I love to travel with my kids. I am lucky to have the means to do so, but travel shouldn’t be a luxury. It is such a great way to understand things, to see how other people do things, to really viscerally feel what it is like to live in other people’s shoes. And, of course, adventurous travel helps us determine how to put stress into perspective, and find a way to deal with relatively difficult things and still relax.
I don’t know any Swiss people. A friend’s boyfriend I met long ago was Swiss, and I like Swiss cheese, but that’s all I knew before hopping a plane recently to exchange houses with a Swiss family in Sion.
We arrived at Geneva airport and made our way to pick up the car our host family had left for us. The trust that we strangers have is amazing, sharing houses and cars and even pets. Donald the Cat was to be ours to care for the week of our stay, while our dog Ginger was in their care.
The kids, awake all night watching movies on the flight, sleepily responded as I pointed out the beautiful chalets and the vistas of the Alps towering over the villages that dotted Lake Geneva along our path.
I am always a bit nervous driving stick shift, but my husband doesn’t know how, so I do it. Making our way to the house, up in the hills above Sion, was slightly nerve-wracking but exciting too. A modern architect-designed place, its doors opened onto a yard with a view of the town’s castle and abbey on neighboring hills.
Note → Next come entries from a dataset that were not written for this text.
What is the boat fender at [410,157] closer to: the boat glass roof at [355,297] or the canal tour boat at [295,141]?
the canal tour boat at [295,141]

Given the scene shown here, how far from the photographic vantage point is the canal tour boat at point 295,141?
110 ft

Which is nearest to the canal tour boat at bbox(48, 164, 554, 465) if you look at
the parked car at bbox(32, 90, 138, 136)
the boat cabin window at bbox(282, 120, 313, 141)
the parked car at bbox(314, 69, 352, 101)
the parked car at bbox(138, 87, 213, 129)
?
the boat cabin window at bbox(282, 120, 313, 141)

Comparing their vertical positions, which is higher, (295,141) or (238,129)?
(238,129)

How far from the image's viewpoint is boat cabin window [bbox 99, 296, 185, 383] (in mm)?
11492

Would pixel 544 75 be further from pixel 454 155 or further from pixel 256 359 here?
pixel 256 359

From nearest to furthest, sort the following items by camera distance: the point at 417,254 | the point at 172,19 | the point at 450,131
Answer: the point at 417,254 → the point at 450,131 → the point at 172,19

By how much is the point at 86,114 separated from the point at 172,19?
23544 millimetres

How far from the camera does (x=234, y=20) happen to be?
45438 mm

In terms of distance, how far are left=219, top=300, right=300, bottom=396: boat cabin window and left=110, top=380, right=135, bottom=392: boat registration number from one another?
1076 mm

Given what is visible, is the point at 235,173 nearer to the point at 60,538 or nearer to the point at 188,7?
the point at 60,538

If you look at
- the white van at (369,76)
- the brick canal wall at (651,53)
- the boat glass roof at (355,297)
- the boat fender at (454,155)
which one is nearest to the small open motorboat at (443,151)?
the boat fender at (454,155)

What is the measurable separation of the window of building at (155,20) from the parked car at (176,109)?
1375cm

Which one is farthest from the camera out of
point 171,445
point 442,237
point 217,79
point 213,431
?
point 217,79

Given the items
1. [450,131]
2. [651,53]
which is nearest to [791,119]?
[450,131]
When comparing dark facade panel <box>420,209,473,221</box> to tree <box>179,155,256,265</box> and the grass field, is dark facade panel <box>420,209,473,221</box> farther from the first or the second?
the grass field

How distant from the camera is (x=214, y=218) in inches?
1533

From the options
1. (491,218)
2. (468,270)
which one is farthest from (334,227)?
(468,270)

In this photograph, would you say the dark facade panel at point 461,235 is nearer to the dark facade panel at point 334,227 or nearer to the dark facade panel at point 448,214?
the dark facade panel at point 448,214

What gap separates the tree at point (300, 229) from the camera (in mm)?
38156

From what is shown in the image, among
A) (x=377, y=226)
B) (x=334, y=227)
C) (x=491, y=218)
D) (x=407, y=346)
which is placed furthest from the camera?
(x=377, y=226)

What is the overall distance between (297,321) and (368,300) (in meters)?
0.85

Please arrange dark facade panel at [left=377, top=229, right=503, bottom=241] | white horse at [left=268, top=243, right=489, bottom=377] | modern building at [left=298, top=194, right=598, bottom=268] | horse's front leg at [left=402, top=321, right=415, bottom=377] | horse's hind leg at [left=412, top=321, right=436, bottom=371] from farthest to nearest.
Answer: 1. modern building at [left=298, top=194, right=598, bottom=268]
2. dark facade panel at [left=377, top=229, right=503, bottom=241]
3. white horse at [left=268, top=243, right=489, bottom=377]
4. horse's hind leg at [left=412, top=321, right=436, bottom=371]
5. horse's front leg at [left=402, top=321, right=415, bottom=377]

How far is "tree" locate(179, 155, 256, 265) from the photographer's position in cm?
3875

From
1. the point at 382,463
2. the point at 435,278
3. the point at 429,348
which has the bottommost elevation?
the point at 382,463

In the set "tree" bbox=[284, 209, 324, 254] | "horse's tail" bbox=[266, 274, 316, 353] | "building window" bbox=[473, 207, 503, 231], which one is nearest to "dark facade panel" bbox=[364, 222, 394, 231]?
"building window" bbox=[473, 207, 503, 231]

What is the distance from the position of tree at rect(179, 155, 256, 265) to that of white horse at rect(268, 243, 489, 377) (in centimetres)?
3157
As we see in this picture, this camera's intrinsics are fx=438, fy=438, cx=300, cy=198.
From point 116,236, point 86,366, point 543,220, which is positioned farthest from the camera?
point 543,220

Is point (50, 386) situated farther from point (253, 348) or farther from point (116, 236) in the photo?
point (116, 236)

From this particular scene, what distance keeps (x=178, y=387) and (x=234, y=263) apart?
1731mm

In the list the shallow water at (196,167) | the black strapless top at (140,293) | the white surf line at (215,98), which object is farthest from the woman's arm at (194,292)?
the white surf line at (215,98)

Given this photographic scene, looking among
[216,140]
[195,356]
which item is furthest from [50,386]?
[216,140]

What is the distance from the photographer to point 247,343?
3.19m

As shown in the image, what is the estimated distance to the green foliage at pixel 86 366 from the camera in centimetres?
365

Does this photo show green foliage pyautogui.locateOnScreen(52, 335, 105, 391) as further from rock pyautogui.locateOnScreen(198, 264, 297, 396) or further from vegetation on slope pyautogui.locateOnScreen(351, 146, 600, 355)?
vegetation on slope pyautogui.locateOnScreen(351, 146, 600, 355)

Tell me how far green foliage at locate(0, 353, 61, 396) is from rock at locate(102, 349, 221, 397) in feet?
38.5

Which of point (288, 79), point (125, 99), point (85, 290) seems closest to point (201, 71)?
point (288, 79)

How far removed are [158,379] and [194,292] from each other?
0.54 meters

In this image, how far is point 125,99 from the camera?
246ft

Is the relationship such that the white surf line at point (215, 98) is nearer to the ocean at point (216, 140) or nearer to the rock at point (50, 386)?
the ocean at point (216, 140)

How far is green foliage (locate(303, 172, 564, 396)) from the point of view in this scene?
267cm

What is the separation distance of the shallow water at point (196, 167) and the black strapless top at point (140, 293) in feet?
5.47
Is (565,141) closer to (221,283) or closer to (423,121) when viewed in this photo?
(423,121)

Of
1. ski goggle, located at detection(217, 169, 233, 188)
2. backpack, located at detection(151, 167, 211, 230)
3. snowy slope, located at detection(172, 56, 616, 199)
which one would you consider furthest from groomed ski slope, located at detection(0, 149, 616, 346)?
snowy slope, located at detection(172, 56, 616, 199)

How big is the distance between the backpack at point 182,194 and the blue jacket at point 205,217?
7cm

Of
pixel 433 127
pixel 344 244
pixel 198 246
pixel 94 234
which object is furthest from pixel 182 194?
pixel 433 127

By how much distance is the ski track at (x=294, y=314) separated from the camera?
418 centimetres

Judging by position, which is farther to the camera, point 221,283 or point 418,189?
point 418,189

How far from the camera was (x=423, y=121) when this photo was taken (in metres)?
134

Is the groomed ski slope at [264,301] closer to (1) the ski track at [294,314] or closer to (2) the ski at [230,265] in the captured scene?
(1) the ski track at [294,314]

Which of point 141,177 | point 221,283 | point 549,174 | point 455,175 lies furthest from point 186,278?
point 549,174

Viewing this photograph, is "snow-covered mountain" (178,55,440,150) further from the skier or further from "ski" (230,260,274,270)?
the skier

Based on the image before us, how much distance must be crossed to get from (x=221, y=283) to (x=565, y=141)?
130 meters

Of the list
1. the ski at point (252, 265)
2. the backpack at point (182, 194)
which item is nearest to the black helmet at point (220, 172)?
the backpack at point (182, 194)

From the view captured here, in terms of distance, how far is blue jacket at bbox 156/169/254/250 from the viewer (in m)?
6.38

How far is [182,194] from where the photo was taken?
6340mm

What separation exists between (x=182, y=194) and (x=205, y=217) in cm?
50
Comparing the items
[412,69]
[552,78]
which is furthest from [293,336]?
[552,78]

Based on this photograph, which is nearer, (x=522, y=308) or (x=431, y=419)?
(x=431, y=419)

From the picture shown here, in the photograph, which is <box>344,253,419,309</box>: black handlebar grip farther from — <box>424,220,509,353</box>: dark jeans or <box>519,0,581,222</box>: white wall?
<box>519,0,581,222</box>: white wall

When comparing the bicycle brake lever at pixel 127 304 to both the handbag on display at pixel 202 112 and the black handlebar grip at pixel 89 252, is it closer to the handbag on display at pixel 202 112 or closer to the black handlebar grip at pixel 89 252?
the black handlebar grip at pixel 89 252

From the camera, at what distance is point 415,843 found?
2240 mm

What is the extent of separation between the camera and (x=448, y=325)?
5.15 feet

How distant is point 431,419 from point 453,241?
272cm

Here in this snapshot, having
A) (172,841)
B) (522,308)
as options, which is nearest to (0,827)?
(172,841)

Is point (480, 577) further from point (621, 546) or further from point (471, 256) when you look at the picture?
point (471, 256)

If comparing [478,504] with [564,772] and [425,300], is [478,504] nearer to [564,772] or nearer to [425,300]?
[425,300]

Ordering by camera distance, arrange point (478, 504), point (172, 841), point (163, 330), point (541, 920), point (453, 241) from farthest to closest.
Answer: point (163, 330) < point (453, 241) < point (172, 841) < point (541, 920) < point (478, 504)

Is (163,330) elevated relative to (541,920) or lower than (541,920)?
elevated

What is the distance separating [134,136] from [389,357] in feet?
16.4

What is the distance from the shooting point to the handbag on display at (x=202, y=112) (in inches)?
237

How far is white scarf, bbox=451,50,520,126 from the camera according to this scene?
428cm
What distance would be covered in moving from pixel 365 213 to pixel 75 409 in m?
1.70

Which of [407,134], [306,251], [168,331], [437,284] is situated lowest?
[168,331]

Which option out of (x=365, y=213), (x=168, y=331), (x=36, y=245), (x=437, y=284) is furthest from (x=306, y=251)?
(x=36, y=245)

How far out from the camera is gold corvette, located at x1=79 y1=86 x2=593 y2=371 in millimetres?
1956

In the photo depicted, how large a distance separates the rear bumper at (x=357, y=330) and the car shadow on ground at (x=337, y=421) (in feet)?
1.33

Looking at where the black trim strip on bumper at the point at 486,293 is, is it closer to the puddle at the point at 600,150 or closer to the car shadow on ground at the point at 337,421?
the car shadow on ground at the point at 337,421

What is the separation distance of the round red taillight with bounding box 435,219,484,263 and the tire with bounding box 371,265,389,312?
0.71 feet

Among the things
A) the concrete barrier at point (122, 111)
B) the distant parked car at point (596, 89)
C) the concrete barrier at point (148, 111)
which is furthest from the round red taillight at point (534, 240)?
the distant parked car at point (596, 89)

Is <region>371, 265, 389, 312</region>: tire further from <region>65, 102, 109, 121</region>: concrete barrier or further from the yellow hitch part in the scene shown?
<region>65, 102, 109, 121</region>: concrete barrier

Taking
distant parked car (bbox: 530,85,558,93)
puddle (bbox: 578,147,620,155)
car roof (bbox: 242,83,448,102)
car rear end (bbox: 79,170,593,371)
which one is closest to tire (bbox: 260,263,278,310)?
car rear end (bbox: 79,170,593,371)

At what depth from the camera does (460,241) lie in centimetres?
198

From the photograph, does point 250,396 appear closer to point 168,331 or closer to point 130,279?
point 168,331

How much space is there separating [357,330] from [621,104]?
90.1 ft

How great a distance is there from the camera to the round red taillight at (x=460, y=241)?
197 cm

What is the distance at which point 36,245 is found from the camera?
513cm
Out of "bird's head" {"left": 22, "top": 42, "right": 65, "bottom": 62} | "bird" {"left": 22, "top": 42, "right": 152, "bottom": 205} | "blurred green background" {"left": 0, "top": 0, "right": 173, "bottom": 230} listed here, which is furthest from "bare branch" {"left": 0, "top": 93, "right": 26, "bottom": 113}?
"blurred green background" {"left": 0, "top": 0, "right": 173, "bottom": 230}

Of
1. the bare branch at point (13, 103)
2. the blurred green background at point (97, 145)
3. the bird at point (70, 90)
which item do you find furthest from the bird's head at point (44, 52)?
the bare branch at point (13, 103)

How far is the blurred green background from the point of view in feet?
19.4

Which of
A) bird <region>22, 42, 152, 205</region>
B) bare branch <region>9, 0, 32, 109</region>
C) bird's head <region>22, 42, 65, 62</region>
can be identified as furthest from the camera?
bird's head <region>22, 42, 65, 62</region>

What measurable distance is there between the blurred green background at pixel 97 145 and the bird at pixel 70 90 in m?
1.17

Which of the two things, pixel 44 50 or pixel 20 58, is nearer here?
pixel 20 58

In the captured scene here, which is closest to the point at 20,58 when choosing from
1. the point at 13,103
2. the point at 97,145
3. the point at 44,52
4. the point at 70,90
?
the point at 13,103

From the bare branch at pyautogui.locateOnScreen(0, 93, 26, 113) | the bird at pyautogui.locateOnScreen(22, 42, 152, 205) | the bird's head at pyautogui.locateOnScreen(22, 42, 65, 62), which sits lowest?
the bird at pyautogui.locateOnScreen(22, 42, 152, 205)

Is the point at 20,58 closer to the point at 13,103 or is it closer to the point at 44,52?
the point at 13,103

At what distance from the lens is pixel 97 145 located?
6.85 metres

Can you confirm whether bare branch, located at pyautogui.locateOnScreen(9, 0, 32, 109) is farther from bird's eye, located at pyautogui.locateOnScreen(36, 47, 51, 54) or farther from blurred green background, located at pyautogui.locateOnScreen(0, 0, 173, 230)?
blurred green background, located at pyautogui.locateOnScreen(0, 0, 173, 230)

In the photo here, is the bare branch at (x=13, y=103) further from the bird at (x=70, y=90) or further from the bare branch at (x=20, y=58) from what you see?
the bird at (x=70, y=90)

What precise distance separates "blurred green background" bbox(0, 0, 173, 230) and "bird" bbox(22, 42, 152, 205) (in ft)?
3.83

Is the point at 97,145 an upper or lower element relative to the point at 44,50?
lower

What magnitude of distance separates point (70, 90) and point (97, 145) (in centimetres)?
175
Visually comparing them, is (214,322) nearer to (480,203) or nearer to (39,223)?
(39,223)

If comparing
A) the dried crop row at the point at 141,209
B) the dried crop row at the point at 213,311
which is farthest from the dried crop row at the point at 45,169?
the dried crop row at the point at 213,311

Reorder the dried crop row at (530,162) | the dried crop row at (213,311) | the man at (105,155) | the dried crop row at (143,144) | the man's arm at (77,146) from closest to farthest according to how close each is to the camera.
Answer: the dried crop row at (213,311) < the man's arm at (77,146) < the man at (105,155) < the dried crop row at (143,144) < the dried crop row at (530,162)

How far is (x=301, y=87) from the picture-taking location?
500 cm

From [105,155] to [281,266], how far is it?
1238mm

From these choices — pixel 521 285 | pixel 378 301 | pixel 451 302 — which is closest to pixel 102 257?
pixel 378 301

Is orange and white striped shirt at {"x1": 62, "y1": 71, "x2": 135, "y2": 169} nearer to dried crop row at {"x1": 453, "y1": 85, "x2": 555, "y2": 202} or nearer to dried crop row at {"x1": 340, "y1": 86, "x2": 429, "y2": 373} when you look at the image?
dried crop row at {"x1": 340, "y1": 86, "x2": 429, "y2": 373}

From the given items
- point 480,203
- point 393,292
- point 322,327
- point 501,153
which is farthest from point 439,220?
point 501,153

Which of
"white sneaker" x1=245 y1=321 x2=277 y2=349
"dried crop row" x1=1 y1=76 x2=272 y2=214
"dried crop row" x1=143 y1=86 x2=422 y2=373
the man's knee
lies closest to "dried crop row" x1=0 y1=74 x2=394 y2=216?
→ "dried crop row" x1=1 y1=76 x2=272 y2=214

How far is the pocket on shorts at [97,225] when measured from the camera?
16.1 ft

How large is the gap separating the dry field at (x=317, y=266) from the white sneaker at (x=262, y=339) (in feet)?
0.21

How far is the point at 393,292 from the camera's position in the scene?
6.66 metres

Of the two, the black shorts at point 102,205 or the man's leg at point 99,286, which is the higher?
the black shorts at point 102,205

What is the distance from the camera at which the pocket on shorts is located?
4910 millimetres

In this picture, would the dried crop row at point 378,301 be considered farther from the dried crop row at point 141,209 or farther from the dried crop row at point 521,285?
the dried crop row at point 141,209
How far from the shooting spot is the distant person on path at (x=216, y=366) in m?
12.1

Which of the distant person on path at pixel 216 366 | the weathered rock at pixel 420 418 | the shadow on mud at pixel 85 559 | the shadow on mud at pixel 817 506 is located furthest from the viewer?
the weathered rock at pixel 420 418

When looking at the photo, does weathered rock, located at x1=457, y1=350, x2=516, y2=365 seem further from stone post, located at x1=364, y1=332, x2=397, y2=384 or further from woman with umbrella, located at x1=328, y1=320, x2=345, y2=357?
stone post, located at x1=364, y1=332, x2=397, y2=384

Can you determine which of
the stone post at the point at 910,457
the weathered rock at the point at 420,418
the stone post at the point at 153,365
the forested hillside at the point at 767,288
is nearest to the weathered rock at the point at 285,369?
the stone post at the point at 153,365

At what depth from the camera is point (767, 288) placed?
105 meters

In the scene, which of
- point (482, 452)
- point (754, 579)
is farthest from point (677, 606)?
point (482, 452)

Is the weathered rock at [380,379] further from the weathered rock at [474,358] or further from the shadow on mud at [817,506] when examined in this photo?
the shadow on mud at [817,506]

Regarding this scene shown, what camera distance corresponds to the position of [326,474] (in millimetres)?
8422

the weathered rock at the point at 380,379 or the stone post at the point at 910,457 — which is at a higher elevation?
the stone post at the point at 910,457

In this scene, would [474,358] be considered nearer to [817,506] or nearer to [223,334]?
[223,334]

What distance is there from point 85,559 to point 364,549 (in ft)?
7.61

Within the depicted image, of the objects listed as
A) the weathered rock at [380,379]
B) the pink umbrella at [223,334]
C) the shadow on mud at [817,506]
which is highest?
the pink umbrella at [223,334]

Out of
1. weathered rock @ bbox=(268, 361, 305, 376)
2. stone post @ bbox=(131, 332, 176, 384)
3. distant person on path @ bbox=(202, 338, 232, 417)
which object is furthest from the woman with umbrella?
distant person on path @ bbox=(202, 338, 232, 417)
Breathtaking.
I’d been nervous leading up to the trip, knowing that touring cities without knowing the language or where you are, staying in someone else’s house and driving someone else’s car, taking care of someone else’s pet, has its challenges.
Certainly, the fridge our hosts left full of local meats and cheeses and jams was amazing, and the views from the house and the places we drove to and explored — the towns of Nendaz and Vevey and Leukerbad — were incredible. So many lessons come from what we see and do. But so much of any journey we take is also how we all deal with the stresses.
Switzerland provided lots of lessons. There was the how to breathe while driving down narrow mountain paths that are two-way but only allow passage of one car at a time alongside thousand-foot cliffs (use that mindfulness training, Steph); the what we do when someone cracks their head on a castle wall (G’s answer: Just hold a paper towel to soak up the blood from the gash and keep on sightseeing); how to handle the chicken in the house, then the hedgehogs (in both cases, just chase and shoo them back out to the yard); how to proceed when one of the kids gets sick and throws up at the thermal baths (let him lie down until he revives and then watch him speedily climb down a 3,000-plus- foot mountain); how to react when the gates come down in the parking lot for the night just after we pull in (just park and pray that it will be there in the morning when the garage opens, because there’s no one to ask and they probably wouldn’t speak English if there was.)
The challenge of relaxing and teaching the kids to relax amidst the many unforeseen adventures of travel is what always stands out in my mind as a big reason to sign on for these kinds of trips. They are a metaphor for the concurrent joys and challenges of everyday life, the ups and the downs that we are going to encounter wherever, whenever.
It is a lifelong lesson I feel blessed to try to learn alongside my kids, to enjoy and appreciate and weather difficulties with a c’est la vie.